This task calls for every line of the material to be output verbatim.

======== Records ========

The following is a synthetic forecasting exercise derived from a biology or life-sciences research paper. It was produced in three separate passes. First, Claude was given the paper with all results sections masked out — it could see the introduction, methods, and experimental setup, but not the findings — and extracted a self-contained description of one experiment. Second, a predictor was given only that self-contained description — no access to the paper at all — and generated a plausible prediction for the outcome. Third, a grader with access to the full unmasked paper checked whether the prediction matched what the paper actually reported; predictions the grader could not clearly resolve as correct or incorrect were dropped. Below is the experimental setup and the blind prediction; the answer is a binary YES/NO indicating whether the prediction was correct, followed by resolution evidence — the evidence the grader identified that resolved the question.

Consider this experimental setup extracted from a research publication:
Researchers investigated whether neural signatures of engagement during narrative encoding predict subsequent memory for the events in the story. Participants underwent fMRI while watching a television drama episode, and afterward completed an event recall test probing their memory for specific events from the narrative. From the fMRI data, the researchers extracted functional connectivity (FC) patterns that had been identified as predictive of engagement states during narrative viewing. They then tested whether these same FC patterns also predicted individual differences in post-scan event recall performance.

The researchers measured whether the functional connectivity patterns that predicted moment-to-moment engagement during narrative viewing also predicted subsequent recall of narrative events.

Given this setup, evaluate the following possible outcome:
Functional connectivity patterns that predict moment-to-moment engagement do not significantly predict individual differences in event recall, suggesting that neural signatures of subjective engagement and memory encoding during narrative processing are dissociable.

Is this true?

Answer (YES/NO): NO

========

• **Exercise solution**:
The following is a synthetic forecasting exercise derived from a biology or life-sciences research paper. It was produced in three separate passes. First, Claude was given the paper with all results sections masked out — it could see the introduction, methods, and experimental setup, but not the findings — and extracted a self-contained description of one experiment. Second, a predictor was given only that self-contained description — no access to the paper at all — and generated a plausible prediction for the outcome. Third, a grader with access to the full unmasked paper checked whether the prediction matched what the paper actually reported; predictions the grader could not clearly resolve as correct or incorrect were dropped. Below is the experimental setup and the blind prediction; the answer is a binary YES/NO indicating whether the prediction was correct, followed by resolution evidence — the evidence the grader identified that resolved the question.

Consider this experimental setup extracted from a research publication:
Researchers investigated whether neural signatures of engagement during narrative encoding predict subsequent memory for the events in the story. Participants underwent fMRI while watching a television drama episode, and afterward completed an event recall test probing their memory for specific events from the narrative. From the fMRI data, the researchers extracted functional connectivity (FC) patterns that had been identified as predictive of engagement states during narrative viewing. They then tested whether these same FC patterns also predicted individual differences in post-scan event recall performance.

The researchers measured whether the functional connectivity patterns that predicted moment-to-moment engagement during narrative viewing also predicted subsequent recall of narrative events.

Given this setup, evaluate the following possible outcome:
Functional connectivity patterns that predict moment-to-moment engagement do not significantly predict individual differences in event recall, suggesting that neural signatures of subjective engagement and memory encoding during narrative processing are dissociable.

Is this true?

Answer (YES/NO): NO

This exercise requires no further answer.